In this exercise, reproduce all the entries that follow exactly.

[Collected data]
+-------+

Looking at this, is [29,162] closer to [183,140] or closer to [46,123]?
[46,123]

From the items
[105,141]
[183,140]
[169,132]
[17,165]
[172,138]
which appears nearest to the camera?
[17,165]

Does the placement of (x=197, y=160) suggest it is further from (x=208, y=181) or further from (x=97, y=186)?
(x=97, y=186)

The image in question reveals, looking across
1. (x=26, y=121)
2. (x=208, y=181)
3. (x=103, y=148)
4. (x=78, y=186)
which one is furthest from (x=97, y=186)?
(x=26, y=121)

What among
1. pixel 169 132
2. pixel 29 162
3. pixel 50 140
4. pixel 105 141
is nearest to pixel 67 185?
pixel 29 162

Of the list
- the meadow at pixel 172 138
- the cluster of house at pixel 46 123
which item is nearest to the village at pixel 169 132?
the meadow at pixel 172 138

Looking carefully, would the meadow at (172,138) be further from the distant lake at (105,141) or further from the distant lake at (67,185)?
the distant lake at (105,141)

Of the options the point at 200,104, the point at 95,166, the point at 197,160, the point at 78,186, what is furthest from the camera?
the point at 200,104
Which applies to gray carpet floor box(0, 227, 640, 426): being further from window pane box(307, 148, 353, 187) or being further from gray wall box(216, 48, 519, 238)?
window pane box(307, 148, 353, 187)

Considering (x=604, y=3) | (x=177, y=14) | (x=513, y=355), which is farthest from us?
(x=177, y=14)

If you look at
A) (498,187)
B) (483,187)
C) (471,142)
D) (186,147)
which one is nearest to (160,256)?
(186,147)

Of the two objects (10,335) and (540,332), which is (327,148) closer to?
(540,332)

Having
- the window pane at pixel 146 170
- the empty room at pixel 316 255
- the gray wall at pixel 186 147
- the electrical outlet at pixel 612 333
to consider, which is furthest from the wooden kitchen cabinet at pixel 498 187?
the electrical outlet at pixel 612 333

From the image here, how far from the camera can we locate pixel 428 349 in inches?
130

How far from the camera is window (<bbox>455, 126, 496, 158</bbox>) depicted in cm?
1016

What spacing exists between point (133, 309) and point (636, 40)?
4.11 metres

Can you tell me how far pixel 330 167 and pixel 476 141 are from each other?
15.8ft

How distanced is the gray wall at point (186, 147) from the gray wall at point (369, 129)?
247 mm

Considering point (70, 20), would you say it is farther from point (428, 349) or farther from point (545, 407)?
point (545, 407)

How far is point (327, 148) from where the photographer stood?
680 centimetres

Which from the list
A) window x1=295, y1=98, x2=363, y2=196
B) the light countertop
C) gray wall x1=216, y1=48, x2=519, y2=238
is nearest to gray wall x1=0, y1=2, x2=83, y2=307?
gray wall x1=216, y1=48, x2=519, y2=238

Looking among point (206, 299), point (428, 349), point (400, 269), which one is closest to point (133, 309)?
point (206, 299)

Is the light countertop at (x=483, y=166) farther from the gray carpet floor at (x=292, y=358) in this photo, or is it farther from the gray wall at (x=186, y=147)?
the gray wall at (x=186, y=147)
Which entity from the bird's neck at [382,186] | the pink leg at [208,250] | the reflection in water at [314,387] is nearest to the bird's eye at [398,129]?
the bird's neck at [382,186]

+-------+

Task answer —
Looking at this, is [29,162] closer to [183,140] or closer to [46,123]?
[46,123]

From the items
[105,141]
[183,140]
[169,132]
[17,165]
[172,138]
which appears nearest to the camera?
[17,165]

Does the placement of (x=197, y=160) suggest it is further from (x=208, y=181) or further from (x=97, y=186)?
(x=97, y=186)

The image in question reveals, looking across
1. (x=26, y=121)
2. (x=208, y=181)
3. (x=103, y=148)
4. (x=78, y=186)
which one is furthest from (x=97, y=186)?
(x=26, y=121)

What among
1. pixel 169 132
2. pixel 29 162
3. pixel 50 140
4. pixel 105 141
is nearest to pixel 67 185?
pixel 29 162

Of the list
- the meadow at pixel 172 138
- the cluster of house at pixel 46 123
which item is nearest to the village at pixel 169 132?
the meadow at pixel 172 138

Looking carefully, would the meadow at (172,138) be further from the distant lake at (105,141) or further from the distant lake at (67,185)?
the distant lake at (105,141)

Of the options the point at 200,104, the point at 95,166, the point at 197,160, the point at 78,186, what is furthest from the camera?
the point at 200,104
Which applies to gray carpet floor box(0, 227, 640, 426): being further from window pane box(307, 148, 353, 187) or being further from gray wall box(216, 48, 519, 238)?
window pane box(307, 148, 353, 187)

Considering (x=604, y=3) | (x=177, y=14) | (x=513, y=355), which is farthest from us?
(x=177, y=14)

If you look at
A) (498,187)
B) (483,187)
C) (471,142)
D) (186,147)
which one is nearest to (160,256)?
(186,147)

Of the two objects (10,335) and (540,332), which is (327,148) closer to?
(540,332)

Having
- the window pane at pixel 146 170
- the empty room at pixel 316 255
- the gray wall at pixel 186 147
- the electrical outlet at pixel 612 333
to consider, which is furthest from the wooden kitchen cabinet at pixel 498 187?
the electrical outlet at pixel 612 333

From the image here, how far from the camera can we locate pixel 428 349 in inches?
130

How far from the camera is window (<bbox>455, 126, 496, 158</bbox>) depicted in cm?
1016

What spacing exists between point (133, 309) and point (636, 40)?
4.11 metres

Can you tell me how far pixel 330 167 and pixel 476 141 are from each other?
15.8ft

How distanced is the gray wall at point (186, 147) from the gray wall at point (369, 129)?
247 mm

Considering point (70, 20), would you say it is farther from point (428, 349) or farther from point (545, 407)?
point (545, 407)

How far is point (327, 148) from where the photographer stood?
680 centimetres

Which from the list
A) window x1=295, y1=98, x2=363, y2=196
B) the light countertop
C) gray wall x1=216, y1=48, x2=519, y2=238
is nearest to gray wall x1=0, y1=2, x2=83, y2=307?
gray wall x1=216, y1=48, x2=519, y2=238

Looking among point (206, 299), point (428, 349), point (400, 269), which one is closest to point (133, 309)?
point (206, 299)

Is the light countertop at (x=483, y=166) farther from the gray carpet floor at (x=292, y=358) in this photo, or is it farther from the gray wall at (x=186, y=147)?
the gray wall at (x=186, y=147)
Which entity from the bird's neck at [382,186] | the pink leg at [208,250] | the reflection in water at [314,387] is nearest to the bird's eye at [398,129]?
the bird's neck at [382,186]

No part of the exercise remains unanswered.